From the top of the entries below through the line containing "Нормирование товарных запасов", return every line exactly as written, please, and stop there.

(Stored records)
────────
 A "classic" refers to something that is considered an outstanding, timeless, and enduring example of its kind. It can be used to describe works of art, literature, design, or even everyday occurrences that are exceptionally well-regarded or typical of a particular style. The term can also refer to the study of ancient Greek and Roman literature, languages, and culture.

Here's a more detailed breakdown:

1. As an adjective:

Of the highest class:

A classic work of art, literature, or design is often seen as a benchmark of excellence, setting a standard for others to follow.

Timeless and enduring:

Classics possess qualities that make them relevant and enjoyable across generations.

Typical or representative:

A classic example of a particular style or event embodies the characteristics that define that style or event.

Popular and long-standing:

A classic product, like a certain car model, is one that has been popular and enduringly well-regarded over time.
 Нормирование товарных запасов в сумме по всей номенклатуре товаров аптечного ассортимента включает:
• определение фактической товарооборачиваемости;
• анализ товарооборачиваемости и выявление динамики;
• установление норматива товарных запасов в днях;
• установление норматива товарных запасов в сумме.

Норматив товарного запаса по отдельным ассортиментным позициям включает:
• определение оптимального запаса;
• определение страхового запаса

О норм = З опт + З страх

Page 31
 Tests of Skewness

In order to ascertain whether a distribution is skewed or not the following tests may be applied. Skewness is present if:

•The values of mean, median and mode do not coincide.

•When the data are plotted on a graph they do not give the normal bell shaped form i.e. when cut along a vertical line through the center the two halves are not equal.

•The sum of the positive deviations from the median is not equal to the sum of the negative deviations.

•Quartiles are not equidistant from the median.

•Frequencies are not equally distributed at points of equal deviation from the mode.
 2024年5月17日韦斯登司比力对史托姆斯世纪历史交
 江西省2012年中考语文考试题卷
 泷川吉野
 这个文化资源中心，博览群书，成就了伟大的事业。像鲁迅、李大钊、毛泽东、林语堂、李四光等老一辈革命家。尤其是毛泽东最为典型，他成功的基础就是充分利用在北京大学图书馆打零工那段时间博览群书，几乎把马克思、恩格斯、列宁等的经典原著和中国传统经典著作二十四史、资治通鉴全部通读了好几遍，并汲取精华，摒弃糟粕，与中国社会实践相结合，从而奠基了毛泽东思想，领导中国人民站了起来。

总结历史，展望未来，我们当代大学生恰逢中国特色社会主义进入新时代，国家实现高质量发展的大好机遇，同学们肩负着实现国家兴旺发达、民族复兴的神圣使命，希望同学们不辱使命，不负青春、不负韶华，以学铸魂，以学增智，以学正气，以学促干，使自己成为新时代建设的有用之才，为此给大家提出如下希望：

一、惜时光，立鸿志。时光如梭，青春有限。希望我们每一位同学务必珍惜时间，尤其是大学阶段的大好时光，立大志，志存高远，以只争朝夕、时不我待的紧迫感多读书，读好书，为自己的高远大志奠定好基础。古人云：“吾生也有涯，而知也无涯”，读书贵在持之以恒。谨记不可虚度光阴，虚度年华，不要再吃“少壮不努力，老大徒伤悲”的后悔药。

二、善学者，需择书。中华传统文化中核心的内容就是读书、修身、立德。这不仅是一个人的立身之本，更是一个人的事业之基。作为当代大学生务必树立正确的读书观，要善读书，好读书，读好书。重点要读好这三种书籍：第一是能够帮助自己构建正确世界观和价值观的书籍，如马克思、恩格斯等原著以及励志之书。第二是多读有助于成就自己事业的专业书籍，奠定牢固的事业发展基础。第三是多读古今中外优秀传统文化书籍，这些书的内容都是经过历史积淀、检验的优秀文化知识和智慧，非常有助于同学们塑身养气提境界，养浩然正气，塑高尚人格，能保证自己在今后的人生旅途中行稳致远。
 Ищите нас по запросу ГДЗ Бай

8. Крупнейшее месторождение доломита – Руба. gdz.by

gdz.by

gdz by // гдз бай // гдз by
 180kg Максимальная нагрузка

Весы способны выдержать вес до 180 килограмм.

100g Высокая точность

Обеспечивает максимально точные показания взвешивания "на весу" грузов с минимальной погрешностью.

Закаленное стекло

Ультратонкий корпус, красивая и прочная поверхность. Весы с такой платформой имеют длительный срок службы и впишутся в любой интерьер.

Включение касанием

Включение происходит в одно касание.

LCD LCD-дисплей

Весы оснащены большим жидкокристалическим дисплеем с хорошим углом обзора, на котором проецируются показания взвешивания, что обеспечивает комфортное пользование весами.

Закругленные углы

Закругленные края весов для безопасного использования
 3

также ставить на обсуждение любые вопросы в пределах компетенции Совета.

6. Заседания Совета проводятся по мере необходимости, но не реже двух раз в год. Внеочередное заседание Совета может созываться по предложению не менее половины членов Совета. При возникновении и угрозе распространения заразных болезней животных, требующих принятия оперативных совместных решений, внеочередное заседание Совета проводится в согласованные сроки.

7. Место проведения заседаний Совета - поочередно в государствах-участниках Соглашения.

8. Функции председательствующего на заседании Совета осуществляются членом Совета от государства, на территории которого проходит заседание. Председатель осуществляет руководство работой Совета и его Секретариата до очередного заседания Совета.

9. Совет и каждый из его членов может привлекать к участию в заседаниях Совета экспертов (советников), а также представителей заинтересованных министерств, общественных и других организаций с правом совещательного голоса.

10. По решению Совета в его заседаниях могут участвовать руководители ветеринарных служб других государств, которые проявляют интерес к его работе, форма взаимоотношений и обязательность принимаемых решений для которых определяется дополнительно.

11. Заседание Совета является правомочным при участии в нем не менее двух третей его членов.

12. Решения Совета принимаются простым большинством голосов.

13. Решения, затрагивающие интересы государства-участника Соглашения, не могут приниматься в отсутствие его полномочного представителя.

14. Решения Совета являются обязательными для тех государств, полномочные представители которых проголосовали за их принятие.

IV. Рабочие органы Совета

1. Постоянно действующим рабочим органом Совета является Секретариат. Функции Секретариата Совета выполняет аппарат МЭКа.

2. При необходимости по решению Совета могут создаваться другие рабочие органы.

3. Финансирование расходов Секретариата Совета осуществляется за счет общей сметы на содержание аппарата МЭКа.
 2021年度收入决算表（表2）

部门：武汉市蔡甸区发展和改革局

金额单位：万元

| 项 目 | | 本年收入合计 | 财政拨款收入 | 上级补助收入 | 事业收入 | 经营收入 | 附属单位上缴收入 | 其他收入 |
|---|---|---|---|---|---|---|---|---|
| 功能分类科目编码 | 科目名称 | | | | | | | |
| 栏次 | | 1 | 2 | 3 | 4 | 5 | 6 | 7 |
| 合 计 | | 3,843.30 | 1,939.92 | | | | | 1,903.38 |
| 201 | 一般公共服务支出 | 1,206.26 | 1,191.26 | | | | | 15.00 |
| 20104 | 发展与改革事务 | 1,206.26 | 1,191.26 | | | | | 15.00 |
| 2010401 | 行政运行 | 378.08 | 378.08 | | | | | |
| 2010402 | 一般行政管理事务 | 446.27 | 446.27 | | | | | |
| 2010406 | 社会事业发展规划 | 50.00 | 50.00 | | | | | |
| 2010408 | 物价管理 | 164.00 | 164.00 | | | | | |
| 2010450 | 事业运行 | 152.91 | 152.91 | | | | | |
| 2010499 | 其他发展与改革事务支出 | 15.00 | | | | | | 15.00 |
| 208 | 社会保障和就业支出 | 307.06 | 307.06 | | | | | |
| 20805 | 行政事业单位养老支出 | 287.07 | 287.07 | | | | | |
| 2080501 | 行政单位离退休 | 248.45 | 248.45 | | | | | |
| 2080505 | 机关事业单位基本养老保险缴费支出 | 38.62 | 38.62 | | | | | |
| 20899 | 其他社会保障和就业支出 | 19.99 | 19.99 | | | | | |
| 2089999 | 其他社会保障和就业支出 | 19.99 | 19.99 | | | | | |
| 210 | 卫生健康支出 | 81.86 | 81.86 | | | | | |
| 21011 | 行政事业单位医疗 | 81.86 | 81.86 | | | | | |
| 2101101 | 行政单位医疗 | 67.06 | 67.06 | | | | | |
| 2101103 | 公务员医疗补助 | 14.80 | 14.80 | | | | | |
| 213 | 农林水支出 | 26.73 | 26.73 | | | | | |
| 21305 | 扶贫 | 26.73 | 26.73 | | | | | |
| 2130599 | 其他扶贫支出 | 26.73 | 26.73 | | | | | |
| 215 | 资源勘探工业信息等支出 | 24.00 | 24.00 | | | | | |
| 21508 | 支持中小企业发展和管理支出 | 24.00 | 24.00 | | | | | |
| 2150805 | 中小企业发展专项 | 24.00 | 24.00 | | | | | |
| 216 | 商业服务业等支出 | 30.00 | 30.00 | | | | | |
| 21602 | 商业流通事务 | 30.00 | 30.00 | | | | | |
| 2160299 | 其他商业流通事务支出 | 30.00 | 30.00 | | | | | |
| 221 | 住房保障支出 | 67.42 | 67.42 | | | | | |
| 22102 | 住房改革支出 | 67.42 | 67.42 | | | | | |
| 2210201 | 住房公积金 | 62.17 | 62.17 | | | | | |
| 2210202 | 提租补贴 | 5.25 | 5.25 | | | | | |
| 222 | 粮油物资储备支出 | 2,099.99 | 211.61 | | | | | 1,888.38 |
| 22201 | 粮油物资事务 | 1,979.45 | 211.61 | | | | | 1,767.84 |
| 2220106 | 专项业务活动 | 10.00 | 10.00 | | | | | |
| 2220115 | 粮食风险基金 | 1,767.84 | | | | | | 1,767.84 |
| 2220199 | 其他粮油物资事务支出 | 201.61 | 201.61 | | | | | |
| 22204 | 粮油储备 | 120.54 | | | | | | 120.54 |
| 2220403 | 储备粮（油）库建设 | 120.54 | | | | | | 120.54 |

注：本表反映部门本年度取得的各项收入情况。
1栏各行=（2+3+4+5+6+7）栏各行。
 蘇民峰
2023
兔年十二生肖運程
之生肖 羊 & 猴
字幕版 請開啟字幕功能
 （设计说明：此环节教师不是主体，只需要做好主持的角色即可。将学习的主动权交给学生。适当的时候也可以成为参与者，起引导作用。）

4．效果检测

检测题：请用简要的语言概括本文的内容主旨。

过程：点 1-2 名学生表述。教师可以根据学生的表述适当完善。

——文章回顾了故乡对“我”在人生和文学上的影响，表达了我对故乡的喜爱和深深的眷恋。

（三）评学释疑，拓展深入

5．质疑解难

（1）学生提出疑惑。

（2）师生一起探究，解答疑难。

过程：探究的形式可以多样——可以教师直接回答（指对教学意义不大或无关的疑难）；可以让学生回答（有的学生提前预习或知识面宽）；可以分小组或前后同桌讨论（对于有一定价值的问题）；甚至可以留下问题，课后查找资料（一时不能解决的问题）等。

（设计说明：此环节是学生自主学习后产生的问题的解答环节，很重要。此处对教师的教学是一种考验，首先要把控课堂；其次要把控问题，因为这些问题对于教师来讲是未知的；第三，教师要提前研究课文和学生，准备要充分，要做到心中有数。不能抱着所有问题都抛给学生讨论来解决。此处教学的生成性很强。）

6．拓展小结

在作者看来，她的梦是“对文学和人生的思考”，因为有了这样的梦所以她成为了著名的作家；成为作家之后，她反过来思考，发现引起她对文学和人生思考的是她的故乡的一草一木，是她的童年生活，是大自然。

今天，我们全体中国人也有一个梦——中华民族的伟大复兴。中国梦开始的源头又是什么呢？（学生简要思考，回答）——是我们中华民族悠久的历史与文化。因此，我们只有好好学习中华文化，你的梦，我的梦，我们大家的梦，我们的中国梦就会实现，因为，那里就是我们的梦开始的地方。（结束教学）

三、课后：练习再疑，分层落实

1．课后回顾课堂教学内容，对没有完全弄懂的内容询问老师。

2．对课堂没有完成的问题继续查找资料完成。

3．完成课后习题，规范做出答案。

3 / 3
────────
* Written response:
 A "classic" refers to something that is considered an outstanding, timeless, and enduring example of its kind. It can be used to describe works of art, literature, design, or even everyday occurrences that are exceptionally well-regarded or typical of a particular style. The term can also refer to the study of ancient Greek and Roman literature, languages, and culture.

Here's a more detailed breakdown:

1. As an adjective:

Of the highest class:

A classic work of art, literature, or design is often seen as a benchmark of excellence, setting a standard for others to follow.

Timeless and enduring:

Classics possess qualities that make them relevant and enjoyable across generations.

Typical or representative:

A classic example of a particular style or event embodies the characteristics that define that style or event.

Popular and long-standing:

A classic product, like a certain car model, is one that has been popular and enduringly well-regarded over time.
 Нормирование товарных запасов в сумме по всей номенклатуре товаров аптечного ассортимента включает:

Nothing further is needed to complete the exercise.